- _MATERIAL FOR THIS TASK_:

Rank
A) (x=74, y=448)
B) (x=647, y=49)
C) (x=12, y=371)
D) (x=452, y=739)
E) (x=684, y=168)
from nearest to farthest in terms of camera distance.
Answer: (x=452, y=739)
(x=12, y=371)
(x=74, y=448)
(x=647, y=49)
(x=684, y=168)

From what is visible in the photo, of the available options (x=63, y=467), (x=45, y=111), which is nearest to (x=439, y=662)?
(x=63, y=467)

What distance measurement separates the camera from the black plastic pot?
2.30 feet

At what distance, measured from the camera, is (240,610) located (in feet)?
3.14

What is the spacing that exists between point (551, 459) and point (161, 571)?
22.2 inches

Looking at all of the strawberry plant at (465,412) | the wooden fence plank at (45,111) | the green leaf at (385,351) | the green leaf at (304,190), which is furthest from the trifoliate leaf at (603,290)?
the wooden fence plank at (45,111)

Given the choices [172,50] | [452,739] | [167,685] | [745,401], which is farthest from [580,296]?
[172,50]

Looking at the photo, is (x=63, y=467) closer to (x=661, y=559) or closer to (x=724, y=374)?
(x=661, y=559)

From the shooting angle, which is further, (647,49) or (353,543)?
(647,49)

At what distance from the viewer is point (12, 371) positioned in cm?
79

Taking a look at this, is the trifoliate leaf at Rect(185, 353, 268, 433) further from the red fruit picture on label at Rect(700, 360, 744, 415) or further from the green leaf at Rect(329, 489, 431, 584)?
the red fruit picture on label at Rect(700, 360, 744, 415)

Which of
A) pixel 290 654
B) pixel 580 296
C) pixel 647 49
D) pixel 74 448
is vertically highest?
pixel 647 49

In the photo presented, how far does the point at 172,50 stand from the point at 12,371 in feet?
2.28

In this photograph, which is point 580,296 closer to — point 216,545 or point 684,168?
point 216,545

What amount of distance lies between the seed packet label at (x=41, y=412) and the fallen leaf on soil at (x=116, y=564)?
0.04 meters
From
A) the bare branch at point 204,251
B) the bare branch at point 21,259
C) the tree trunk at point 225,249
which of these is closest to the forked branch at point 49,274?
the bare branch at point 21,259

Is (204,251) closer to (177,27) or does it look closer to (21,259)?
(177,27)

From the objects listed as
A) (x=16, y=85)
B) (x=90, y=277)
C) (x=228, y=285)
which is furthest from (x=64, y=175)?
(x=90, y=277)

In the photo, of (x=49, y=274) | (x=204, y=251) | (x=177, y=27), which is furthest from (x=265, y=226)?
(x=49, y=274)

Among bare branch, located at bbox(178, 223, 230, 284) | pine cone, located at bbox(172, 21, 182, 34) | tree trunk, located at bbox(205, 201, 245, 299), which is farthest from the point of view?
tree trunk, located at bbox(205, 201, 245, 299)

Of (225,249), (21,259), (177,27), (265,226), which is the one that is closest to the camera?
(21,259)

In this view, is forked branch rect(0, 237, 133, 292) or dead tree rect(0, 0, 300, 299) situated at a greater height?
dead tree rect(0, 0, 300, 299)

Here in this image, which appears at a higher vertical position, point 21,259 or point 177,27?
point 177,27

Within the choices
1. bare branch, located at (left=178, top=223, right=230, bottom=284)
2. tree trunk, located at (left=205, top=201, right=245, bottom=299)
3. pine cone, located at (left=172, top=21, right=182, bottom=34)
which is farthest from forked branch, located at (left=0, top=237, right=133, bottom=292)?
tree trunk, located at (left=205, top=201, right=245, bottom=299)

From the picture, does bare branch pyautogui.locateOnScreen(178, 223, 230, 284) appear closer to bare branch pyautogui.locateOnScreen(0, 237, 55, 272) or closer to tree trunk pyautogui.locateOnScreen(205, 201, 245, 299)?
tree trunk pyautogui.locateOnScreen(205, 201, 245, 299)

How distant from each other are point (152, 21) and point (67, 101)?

- _STATED EXERCISE_:
Write out the whole listing exactly.

- _SOLUTION TO THE PROBLEM_:
Rank
A) (x=74, y=448)
B) (x=647, y=49)
C) (x=12, y=371)
D) (x=452, y=739)
E) (x=684, y=168)
from nearest to farthest in terms of camera distance.
Answer: (x=452, y=739)
(x=12, y=371)
(x=74, y=448)
(x=647, y=49)
(x=684, y=168)

From what is visible in the photo, of the available options (x=63, y=467), (x=45, y=111), which is nearest to (x=439, y=662)?
(x=63, y=467)

What distance measurement separates the camera from the black plastic pot?
2.30 feet

At what distance, measured from the camera, is (240,610) located (in feet)?
3.14

What is the spacing that exists between point (551, 459) and point (161, 571)?
22.2 inches

Looking at all of the strawberry plant at (465,412) | the wooden fence plank at (45,111) | the green leaf at (385,351) | the green leaf at (304,190), which is furthest from the trifoliate leaf at (603,290)?
the wooden fence plank at (45,111)

Given the choices [172,50] | [452,739] | [167,685] | [745,401], which is farthest from [580,296]?
[172,50]

Looking at the photo, is (x=63, y=467) closer to (x=661, y=559) or closer to (x=724, y=374)?
(x=661, y=559)

From the shooting angle, which is further, (647,49) or (353,543)?
(647,49)

At what distance from the viewer is point (12, 371) positioned in cm?
79

Taking a look at this, is the trifoliate leaf at Rect(185, 353, 268, 433) further from the red fruit picture on label at Rect(700, 360, 744, 415) or further from the green leaf at Rect(329, 489, 431, 584)?
the red fruit picture on label at Rect(700, 360, 744, 415)

Which of
A) pixel 290 654
B) pixel 580 296
C) pixel 647 49
D) pixel 74 448
is vertically highest?
pixel 647 49

In the photo presented, how far does the point at 172,50 stand from the point at 12,371 in feet?
2.28

In this photograph, which is point 580,296 closer to — point 216,545 or point 684,168?
point 216,545

What amount of distance lies between the seed packet label at (x=41, y=412) and the fallen leaf on soil at (x=116, y=564)?
0.04 meters
From
A) the bare branch at point 204,251
B) the bare branch at point 21,259
C) the tree trunk at point 225,249
which of these is closest to the forked branch at point 49,274?
the bare branch at point 21,259

Is (204,251) closer to (177,27) or does it look closer to (21,259)?
(177,27)

From the objects listed as
A) (x=16, y=85)
B) (x=90, y=277)
C) (x=228, y=285)
which is furthest from (x=64, y=175)?
(x=90, y=277)

In the photo, of (x=49, y=274) | (x=204, y=251) | (x=177, y=27), which is furthest from (x=265, y=226)?
(x=49, y=274)

Among bare branch, located at bbox(178, 223, 230, 284) | pine cone, located at bbox(172, 21, 182, 34) | tree trunk, located at bbox(205, 201, 245, 299), which is farthest from the point of view?
tree trunk, located at bbox(205, 201, 245, 299)

Of (225,249), (21,259), (177,27), (265,226), which is the one that is closest to the camera?
(21,259)

In this view, is forked branch rect(0, 237, 133, 292) or dead tree rect(0, 0, 300, 299) situated at a greater height?
dead tree rect(0, 0, 300, 299)

Here in this image, which appears at a higher vertical position, point 21,259 or point 177,27?
point 177,27

Within the choices
1. bare branch, located at (left=178, top=223, right=230, bottom=284)
2. tree trunk, located at (left=205, top=201, right=245, bottom=299)
3. pine cone, located at (left=172, top=21, right=182, bottom=34)
which is farthest from forked branch, located at (left=0, top=237, right=133, bottom=292)?
tree trunk, located at (left=205, top=201, right=245, bottom=299)

From the picture, does bare branch pyautogui.locateOnScreen(178, 223, 230, 284) appear closer to bare branch pyautogui.locateOnScreen(0, 237, 55, 272) or closer to tree trunk pyautogui.locateOnScreen(205, 201, 245, 299)?
tree trunk pyautogui.locateOnScreen(205, 201, 245, 299)

How distant from each other are point (152, 21) and point (67, 101)?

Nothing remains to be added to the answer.